Many of China's churches are overflowing, despite increasing government attempts to curb them, according to multiple sources.
BBC reported this week that more people attend Church on Sunday in China than in the whole of Europe. Many people are also converting to Christianity, the station said.
“Churches continue to fill, the faithful continue to pray the rosary and chant old Chinese hymns,” Anthony Clark, an Asian history professor at Whitworth University wrote in a blog post last week.
“After Sunday Mass at Beijing's largest and oldest church, Beitang (North Church), well over a thousand faithful filed out of their pews into the Chinese-style courtyard,” he described.
There are 25 million Christians in China, according to China’s National Bureau of Statistics; 18 million are Protestant and six million Catholic.
However that number is largely underestimated, and most commentators believe the figure lies closer to 60 million.
Though the exact current number of Christians is not known, experts agree that it is growing at a fast pace. There were some 500,000 baptized Protestant Christians in the country in 1949.
Last year, a State Administration for Religious Affairs official told BBC: “There are now at least 20 million Protestant Christians in China worshipping in the state-sanctioned church.”

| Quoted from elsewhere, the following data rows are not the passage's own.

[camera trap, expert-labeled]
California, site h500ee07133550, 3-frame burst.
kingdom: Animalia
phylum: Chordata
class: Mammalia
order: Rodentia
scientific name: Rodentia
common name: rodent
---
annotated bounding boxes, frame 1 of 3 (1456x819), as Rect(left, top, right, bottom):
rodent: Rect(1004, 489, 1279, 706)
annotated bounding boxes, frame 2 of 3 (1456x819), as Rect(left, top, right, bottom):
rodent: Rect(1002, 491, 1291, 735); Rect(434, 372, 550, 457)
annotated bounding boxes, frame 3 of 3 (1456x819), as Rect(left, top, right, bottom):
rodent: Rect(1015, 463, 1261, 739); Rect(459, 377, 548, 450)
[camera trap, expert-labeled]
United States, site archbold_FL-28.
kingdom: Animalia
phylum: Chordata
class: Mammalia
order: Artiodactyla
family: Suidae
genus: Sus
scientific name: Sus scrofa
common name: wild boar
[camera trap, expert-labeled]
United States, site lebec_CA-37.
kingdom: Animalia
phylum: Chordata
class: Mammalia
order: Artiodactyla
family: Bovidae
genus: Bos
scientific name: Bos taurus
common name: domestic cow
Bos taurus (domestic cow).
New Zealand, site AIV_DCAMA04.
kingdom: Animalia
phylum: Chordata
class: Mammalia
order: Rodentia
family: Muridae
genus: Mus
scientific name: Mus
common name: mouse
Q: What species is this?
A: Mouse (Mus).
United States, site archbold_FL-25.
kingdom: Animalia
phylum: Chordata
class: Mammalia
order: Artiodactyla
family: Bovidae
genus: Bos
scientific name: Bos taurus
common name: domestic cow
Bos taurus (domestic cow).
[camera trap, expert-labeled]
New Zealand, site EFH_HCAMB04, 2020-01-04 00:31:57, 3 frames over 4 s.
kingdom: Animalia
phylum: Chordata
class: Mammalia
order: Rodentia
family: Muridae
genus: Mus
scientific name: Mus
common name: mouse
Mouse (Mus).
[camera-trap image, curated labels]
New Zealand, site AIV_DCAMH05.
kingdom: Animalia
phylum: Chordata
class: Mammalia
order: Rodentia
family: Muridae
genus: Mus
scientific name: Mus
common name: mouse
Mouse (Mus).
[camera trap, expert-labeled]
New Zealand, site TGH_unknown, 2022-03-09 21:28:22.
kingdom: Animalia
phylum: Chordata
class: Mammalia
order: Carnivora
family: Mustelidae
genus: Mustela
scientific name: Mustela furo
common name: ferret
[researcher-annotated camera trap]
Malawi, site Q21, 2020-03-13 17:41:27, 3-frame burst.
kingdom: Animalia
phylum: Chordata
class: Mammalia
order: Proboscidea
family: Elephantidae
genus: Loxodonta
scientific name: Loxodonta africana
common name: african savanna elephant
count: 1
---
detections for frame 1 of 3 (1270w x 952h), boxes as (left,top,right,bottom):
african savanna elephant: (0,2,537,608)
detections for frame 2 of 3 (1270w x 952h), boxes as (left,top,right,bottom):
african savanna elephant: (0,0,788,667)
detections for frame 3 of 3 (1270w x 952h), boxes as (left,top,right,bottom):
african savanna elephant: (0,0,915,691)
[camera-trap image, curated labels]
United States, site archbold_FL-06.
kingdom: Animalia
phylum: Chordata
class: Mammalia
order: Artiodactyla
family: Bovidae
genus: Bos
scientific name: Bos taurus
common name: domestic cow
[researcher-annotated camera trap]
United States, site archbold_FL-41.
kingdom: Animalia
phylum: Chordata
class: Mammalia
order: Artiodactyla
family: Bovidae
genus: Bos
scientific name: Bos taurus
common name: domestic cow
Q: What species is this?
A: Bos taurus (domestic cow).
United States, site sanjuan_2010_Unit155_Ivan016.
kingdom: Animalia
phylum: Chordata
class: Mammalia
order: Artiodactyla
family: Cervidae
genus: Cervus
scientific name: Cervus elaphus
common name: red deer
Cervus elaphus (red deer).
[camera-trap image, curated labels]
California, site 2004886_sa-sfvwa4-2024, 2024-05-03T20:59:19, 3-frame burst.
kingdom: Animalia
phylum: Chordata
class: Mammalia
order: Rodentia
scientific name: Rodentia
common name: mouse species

According to the Society for Anglo-Chinese Understanding, the1949 revolution, “While producing an enormous crisis in the church, also provoked a rethink which led, in the 1970s and 1980s, to a quite unexpected resurgence of Christianity.”
Most importantly, the Society stated, Christianity in China is free of foreign control and is increasingly accepted as a Chinese religion.
But the state exercises strong control over the Church, and as the Church grows, so does the level of control.
Last week’s International Freedom Report prepared by the U.S. Dept. of State stated that China violates its citizens’ rights to worship freely.
As reported by The Christian Post last week, Secretary of State Hillary Clinton has commented on the report, saying the violations of religious freedom in China are getting worse. She also said that one of the State Department’s goals in releasing the report is to spotlight these violations.